-------- SOURCE DATA --------

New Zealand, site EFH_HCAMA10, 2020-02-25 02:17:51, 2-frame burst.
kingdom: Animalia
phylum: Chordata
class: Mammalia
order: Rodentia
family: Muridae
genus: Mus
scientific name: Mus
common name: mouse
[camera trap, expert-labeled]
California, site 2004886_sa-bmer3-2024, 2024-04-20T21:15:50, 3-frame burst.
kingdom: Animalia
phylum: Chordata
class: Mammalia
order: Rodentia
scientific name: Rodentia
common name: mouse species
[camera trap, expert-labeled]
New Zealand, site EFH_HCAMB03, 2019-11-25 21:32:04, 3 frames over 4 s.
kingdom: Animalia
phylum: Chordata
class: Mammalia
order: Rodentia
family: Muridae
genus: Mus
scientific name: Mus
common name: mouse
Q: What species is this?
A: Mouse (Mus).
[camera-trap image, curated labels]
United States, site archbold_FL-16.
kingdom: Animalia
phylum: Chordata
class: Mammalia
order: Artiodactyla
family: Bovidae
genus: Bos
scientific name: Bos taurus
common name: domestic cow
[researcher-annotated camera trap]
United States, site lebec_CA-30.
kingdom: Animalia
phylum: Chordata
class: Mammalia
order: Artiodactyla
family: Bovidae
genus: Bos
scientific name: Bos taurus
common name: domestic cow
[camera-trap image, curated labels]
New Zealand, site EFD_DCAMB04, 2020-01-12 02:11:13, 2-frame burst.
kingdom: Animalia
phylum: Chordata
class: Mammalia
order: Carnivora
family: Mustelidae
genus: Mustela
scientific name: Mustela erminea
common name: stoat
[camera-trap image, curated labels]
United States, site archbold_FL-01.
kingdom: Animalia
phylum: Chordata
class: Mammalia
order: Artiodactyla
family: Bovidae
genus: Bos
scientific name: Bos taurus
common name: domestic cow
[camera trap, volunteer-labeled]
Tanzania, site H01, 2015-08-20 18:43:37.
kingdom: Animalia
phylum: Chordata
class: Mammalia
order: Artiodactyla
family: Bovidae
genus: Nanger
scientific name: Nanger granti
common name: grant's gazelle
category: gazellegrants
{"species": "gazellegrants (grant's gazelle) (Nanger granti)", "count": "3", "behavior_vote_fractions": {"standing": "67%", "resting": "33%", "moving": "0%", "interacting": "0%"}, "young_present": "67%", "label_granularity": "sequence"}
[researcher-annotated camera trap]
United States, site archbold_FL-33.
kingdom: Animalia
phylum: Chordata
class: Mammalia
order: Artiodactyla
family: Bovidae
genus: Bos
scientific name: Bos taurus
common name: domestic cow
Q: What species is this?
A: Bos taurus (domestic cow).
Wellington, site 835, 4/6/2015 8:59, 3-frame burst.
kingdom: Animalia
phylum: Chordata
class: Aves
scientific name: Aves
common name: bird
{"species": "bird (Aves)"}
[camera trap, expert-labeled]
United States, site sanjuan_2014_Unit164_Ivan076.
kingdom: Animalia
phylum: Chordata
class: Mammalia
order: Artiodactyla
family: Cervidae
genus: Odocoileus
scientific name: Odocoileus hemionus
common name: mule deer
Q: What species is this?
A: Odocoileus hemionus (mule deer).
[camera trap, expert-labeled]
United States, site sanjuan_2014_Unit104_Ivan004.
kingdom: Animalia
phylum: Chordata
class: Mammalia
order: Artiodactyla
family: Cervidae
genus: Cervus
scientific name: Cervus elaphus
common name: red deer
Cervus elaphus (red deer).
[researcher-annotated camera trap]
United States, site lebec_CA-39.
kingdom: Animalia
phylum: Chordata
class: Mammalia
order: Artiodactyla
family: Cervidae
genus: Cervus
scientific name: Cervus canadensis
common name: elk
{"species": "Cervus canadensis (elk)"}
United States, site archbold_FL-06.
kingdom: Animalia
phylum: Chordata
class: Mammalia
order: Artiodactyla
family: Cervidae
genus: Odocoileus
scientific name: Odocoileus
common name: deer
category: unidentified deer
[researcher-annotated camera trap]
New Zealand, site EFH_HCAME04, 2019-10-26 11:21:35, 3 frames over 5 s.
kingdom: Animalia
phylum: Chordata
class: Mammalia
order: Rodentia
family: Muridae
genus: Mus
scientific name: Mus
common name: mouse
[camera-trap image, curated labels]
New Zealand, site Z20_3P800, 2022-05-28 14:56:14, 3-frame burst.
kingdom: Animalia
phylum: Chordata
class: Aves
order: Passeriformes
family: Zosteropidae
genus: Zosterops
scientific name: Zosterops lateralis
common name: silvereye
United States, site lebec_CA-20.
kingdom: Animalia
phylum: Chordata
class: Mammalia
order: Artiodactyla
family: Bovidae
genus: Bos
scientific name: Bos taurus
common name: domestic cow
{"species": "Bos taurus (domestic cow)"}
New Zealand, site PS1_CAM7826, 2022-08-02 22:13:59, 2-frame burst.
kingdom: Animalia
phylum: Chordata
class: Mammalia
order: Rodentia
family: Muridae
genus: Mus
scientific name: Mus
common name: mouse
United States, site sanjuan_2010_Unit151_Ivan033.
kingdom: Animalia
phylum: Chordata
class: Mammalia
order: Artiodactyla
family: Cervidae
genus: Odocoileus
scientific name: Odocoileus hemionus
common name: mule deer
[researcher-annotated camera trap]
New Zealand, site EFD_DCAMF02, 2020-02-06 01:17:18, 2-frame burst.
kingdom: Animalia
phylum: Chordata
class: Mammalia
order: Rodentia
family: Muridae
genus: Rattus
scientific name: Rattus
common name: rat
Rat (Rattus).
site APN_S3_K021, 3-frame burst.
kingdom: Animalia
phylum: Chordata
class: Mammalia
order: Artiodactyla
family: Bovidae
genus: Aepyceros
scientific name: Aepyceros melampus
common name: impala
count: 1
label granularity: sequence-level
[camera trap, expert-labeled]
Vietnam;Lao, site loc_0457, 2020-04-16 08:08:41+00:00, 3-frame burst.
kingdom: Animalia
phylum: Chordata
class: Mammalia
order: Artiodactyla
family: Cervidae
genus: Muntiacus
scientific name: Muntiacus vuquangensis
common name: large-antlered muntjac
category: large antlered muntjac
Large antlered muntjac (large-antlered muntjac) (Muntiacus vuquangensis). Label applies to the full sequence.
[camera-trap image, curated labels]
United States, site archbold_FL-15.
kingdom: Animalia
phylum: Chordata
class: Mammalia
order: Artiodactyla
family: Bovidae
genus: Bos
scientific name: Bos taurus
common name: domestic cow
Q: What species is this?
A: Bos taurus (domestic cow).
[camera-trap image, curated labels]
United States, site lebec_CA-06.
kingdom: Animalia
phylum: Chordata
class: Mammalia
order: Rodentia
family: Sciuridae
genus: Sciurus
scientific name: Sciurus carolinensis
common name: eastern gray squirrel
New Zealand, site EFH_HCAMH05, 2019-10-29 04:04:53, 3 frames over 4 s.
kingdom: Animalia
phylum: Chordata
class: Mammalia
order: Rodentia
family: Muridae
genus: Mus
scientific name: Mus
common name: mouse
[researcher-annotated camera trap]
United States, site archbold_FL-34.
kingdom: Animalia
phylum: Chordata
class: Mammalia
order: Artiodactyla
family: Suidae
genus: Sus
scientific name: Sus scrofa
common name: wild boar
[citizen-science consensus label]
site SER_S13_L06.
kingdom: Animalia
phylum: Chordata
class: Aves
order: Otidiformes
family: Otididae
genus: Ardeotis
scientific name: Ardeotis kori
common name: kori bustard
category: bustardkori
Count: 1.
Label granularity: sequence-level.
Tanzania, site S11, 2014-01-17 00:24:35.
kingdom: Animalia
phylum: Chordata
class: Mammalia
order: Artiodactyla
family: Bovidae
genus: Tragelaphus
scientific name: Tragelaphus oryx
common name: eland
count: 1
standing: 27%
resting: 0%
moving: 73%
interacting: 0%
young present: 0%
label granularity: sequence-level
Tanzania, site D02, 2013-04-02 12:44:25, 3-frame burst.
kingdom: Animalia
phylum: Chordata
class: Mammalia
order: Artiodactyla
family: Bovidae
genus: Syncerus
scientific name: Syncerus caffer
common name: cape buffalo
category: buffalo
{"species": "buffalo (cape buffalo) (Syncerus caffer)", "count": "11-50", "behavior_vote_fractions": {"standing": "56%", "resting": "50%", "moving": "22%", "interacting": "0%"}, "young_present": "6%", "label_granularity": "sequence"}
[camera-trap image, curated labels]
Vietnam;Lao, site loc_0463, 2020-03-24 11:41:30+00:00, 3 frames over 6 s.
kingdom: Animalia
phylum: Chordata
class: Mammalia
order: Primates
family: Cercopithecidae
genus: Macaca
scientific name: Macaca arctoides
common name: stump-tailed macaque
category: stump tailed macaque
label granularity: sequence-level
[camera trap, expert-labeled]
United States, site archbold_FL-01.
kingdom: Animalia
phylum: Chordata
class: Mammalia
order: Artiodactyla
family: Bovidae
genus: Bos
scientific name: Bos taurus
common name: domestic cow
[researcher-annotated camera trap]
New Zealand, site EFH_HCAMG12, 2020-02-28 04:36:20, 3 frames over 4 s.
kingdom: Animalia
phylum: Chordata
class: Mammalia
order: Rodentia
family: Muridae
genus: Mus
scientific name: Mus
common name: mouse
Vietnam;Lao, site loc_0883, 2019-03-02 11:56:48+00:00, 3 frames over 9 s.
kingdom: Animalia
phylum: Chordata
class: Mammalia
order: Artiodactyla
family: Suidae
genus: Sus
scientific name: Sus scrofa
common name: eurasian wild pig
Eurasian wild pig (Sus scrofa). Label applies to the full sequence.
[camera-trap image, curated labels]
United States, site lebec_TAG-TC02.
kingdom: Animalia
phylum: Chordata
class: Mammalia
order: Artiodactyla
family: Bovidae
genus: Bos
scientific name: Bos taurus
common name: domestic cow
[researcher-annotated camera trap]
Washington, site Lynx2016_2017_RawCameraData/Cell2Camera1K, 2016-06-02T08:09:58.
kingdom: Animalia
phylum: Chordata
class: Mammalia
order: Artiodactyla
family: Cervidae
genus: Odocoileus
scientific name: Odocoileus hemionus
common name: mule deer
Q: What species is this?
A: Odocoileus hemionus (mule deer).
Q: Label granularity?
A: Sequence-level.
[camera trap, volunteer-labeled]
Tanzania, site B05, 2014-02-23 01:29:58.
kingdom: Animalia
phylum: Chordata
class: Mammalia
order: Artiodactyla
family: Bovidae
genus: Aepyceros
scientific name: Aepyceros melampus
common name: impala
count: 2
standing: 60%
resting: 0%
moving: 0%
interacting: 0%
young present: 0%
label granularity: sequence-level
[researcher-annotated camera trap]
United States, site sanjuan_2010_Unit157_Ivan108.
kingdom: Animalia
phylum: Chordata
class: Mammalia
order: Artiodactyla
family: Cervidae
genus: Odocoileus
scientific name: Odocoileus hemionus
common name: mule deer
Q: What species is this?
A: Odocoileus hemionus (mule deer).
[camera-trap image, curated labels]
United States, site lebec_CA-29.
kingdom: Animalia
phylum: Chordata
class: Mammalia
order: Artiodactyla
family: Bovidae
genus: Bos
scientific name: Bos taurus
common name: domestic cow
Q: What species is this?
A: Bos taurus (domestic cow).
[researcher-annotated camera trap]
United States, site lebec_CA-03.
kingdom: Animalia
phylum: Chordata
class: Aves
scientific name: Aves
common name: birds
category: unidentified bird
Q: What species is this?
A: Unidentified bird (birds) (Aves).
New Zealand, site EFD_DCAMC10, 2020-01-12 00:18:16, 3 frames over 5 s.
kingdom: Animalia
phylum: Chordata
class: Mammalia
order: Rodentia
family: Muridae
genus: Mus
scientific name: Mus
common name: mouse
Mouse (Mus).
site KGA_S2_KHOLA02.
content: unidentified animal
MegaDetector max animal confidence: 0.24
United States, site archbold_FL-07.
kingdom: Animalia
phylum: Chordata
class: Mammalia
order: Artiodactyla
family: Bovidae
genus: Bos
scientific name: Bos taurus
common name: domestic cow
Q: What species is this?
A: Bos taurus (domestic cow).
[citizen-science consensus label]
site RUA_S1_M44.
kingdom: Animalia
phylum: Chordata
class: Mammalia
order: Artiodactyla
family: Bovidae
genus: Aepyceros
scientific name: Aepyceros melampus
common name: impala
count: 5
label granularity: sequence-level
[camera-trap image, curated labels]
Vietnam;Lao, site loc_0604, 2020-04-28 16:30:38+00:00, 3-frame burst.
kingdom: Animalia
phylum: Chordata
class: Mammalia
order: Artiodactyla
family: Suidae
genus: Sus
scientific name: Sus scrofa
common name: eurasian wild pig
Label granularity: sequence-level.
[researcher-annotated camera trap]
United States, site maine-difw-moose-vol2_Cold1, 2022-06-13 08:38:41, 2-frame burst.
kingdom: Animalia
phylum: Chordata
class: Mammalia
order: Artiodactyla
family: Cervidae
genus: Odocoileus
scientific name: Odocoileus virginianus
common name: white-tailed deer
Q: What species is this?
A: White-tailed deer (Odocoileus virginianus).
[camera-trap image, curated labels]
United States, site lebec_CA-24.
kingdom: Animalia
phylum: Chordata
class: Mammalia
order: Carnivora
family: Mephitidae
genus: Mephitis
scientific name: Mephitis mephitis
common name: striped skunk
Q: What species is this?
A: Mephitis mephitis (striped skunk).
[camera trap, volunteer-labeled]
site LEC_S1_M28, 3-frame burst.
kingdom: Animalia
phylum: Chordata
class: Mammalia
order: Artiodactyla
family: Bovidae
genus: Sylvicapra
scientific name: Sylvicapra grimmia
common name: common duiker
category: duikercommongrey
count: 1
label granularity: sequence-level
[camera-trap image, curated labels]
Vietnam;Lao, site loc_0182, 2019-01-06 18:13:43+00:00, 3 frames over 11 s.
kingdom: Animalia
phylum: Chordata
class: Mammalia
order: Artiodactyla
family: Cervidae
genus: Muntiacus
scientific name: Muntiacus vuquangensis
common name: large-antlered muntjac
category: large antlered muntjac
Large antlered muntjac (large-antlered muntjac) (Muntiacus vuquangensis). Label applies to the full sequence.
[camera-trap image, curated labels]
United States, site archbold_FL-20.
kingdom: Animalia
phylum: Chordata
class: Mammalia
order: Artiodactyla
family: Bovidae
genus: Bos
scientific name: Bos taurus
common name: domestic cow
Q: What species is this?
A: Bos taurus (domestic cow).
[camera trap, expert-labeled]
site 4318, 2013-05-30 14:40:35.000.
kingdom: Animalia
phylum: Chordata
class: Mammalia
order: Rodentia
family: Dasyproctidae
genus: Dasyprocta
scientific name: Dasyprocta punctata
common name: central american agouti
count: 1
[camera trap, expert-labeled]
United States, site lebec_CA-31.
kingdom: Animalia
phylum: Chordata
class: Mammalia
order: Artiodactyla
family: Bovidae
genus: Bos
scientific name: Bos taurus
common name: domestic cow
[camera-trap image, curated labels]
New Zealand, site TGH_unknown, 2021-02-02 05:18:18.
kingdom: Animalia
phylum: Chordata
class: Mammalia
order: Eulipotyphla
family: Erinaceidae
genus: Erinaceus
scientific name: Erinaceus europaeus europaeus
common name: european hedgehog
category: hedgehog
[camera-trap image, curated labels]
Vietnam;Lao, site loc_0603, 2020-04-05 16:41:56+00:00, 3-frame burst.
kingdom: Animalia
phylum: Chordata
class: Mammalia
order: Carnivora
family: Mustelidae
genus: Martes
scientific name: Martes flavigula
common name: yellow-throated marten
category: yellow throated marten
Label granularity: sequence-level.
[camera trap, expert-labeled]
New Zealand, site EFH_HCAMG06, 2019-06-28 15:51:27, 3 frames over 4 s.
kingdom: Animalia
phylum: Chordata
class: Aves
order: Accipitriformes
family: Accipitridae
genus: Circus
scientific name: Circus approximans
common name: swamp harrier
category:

--------

TASK INSTRUCTIONS: Exactly as written, repeat each line from the beginning of the data above to the line containing "2024-04-20T21:15:50, 3-frame burst.", inclusive.

FINAL ANSWER:
New Zealand, site EFH_HCAMA10, 2020-02-25 02:17:51, 2-frame burst.
kingdom: Animalia
phylum: Chordata
class: Mammalia
order: Rodentia
family: Muridae
genus: Mus
scientific name: Mus
common name: mouse
[camera trap, expert-labeled]
California, site 2004886_sa-bmer3-2024, 2024-04-20T21:15:50, 3-frame burst.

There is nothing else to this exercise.